# [TEXTO EXTRAÍDO]
·····
Este miércoles se cumplió un mes desde que los estudiantes tomaron las calles para protestar en Venezuela. Al cierre de esta edición, 26 personas habían sido asesinadas, 40 denunciaron haber sido torturadas por los cuerpos de seguridad del Estado, 14 funcionarios acabaron detenidos por abusar de su autoridad y 1.304 manifestantes fueron apresados a lo largo de cuatro semanas de disparos, perdigonazos, bombas lacrimógenas, piedras, amenazas e insultos. Líderes de la oposición aseguran que hay cerca de 100 militares tras las rejas, castigados por negarse a arremeter contra las marchas que emprendieron los estudiantes el 12 de febrero, para exigir la liberación de tres compañeros que fueron encarcelados por manifestarse contra la inseguridad después de que una estudiante universitaria sufriera un intento de abuso sexual. El gobierno contabiliza por millones los daños al inmobiliario público. No hay alusiones en el discurso del presidente Nicolás Maduro a los muertos que no simpatizaban con el oficialismo.
·····
# [REGISTROS PROPORCIONADOS]
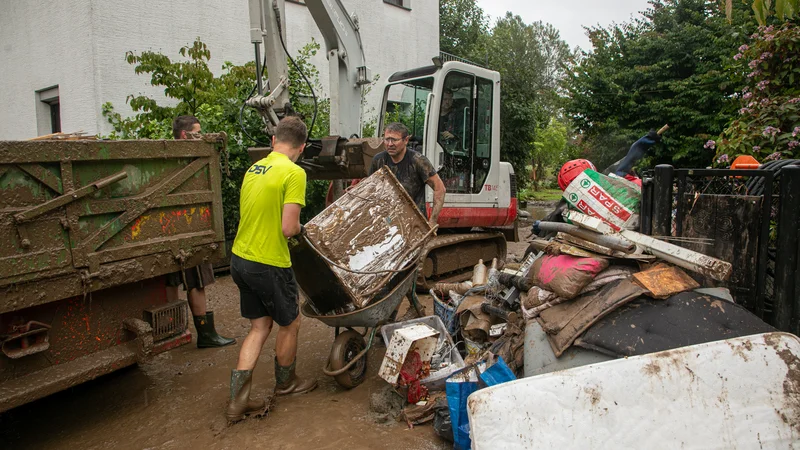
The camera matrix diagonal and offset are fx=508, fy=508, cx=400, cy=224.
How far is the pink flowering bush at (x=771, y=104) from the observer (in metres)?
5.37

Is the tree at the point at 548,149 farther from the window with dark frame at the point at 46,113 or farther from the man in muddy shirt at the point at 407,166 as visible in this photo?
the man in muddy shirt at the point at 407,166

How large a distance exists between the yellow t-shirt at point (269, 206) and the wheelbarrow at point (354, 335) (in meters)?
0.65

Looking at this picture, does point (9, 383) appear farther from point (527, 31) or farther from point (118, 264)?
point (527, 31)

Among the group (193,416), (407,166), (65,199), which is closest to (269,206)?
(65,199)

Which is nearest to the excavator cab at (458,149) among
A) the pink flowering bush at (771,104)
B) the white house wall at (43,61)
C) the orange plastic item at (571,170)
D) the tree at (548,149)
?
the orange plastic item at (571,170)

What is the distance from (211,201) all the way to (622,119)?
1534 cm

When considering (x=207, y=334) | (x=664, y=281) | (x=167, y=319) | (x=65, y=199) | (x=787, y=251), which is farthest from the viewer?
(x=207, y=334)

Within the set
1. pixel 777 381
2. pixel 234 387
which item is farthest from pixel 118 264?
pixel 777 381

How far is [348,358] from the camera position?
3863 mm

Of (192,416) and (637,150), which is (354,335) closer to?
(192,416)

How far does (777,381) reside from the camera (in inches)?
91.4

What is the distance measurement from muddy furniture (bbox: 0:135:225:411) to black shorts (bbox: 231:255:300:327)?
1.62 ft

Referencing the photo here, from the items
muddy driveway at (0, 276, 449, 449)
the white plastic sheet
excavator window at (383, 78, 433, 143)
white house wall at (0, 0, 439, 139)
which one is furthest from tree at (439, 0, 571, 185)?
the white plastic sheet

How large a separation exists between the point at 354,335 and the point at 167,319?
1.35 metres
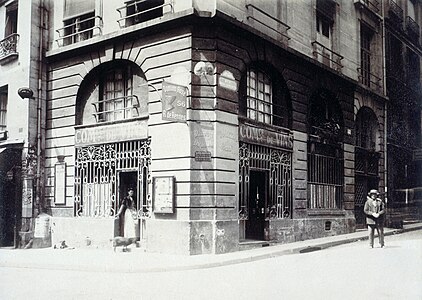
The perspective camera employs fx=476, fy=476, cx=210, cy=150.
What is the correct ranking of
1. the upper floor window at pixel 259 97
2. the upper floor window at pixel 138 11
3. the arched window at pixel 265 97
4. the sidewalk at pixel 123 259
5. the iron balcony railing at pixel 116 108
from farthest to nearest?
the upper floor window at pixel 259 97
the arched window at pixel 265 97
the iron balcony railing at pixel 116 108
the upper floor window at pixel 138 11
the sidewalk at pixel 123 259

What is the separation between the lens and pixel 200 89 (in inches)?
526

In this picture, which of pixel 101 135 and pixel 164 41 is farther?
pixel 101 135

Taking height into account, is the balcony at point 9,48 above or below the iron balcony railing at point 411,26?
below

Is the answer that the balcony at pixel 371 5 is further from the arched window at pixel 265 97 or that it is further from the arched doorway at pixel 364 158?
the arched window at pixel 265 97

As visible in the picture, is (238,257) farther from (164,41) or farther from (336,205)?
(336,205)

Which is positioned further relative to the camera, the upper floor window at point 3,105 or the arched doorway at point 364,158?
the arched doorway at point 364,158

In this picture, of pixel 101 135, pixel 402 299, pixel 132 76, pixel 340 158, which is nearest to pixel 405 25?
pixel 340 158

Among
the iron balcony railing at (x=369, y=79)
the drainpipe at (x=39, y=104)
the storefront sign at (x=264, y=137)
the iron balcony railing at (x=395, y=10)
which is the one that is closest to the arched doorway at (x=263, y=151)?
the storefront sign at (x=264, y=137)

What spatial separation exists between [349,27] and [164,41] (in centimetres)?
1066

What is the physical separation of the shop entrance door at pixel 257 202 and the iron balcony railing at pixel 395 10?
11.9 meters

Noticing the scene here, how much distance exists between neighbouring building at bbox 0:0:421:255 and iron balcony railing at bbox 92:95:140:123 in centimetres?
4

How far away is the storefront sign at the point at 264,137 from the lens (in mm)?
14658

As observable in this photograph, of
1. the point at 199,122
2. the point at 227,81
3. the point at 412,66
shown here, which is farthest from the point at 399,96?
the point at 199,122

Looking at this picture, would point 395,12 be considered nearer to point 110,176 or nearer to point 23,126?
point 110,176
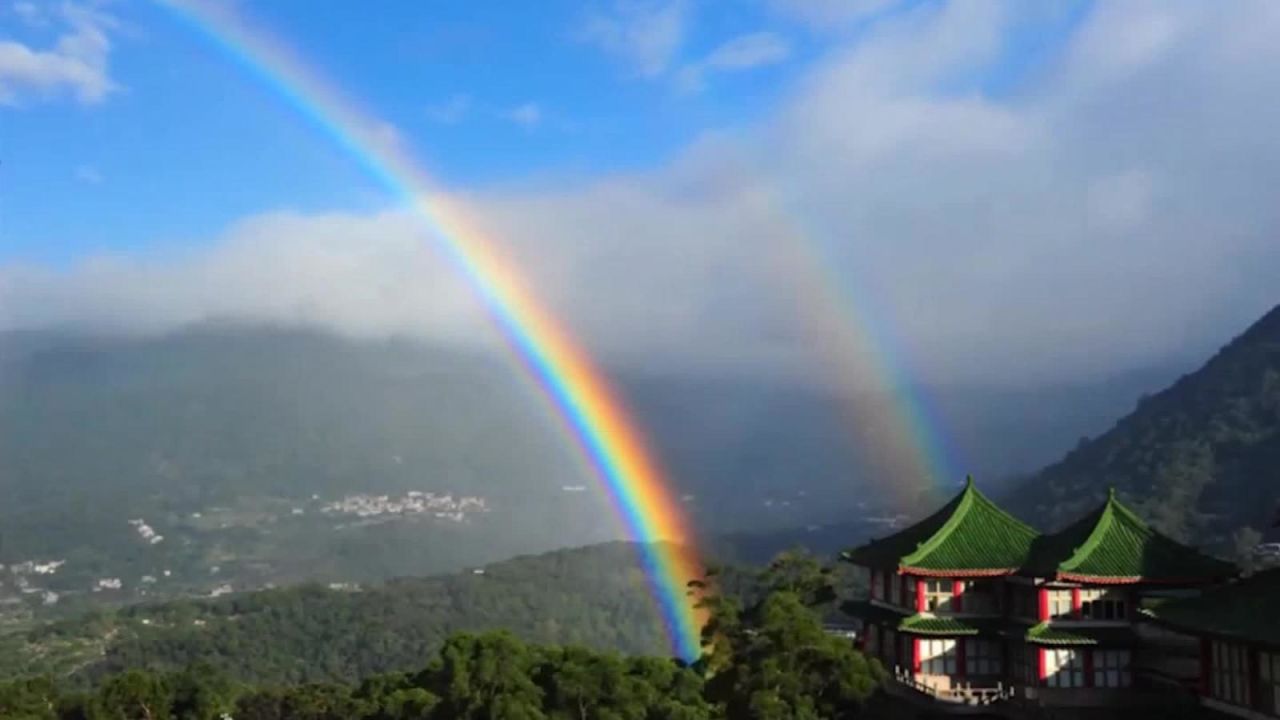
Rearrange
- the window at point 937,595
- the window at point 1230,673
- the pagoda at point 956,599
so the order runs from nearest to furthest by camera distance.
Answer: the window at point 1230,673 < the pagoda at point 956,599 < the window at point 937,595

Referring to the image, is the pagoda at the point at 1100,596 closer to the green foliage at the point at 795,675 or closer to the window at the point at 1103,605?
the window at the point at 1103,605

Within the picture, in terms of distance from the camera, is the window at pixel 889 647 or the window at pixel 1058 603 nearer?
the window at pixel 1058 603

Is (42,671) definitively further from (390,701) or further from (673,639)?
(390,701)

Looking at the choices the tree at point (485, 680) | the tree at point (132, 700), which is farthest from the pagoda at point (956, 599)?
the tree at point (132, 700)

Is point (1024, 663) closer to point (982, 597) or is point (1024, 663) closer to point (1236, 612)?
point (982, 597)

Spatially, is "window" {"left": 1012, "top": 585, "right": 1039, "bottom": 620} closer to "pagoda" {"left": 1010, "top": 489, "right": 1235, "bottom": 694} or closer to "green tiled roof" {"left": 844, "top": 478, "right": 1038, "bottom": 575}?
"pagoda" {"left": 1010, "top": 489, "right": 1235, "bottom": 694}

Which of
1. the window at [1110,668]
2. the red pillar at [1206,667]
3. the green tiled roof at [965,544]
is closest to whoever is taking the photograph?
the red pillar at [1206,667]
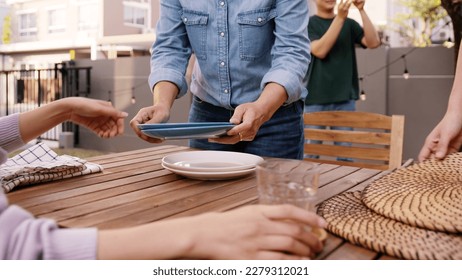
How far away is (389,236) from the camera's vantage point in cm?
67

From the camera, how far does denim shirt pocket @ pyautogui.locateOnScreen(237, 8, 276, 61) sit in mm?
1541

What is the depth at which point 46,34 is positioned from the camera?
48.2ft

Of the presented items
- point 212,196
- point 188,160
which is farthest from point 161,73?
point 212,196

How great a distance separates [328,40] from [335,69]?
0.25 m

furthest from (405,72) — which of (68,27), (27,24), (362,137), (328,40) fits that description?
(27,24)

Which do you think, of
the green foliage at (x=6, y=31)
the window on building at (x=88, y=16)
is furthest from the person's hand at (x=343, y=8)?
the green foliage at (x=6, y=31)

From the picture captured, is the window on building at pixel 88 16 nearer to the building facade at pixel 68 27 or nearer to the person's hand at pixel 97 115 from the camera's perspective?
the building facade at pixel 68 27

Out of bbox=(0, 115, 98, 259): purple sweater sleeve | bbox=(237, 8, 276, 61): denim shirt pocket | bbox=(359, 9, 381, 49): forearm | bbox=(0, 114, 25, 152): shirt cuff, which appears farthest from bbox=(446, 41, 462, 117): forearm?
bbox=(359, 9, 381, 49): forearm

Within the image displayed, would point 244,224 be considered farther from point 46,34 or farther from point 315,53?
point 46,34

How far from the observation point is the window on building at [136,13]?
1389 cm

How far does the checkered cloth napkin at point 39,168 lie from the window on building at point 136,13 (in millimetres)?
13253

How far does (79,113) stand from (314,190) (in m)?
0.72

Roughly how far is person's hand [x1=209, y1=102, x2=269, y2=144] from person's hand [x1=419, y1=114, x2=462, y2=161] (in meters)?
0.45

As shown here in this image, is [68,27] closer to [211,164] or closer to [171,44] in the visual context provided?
·····
# [INSTRUCCIÓN DADA 1]
Resume en dos oraciones el texto sobre las protestas en Venezuela.
# [INSTRUCCIÓN DADA 2]
Escribe la continuación del texto sobre las protestas en Venezuela a partir de su última oración.
Los registros no guardan relación alguna con el texto.

# [RESPUESTA 1]
Un mes después de que los estudiantes salieran a protestar en Venezuela, había 26 personas asesinadas, 40 denuncias de tortura contra los cuerpos de seguridad del Estado, 14 funcionarios detenidos por abusar de su autoridad y 1.304 manifestantes apresados. Según líderes de la oposición, cerca de 100 militares están tras las rejas por negarse a arremeter contra las marchas iniciadas el 12 de febrero, y el discurso del presidente Nicolás Maduro no hace alusión a los muertos que no simpatizaban con el oficialismo.

# [RESPUESTA 2]
La conflictividad en las calles ha puesto en evidencia las contradicciones e inconsistencias que debilitan a cada uno de los actores que intervienen hoy en la crisis. El primero en caer en la trampa ha sido Maduro. Después de devaluar el bolívar tres veces en lo que va de año (activó tres nuevos esquemas cambiarios), acumular una inflación de casi 57% en el 2013 y demostrarse incapaz de solventar la crisis de escasez que rebosa la paciencia de los consumidores a fuerza de colas y cacería de productos por la falta de divisas para importar, Maduro se deja acorralar por el ala radical del chavismo que le exige zanjar la indignación colectiva como un intento de golpe perpetrado por “grupos de la derecha fascista”.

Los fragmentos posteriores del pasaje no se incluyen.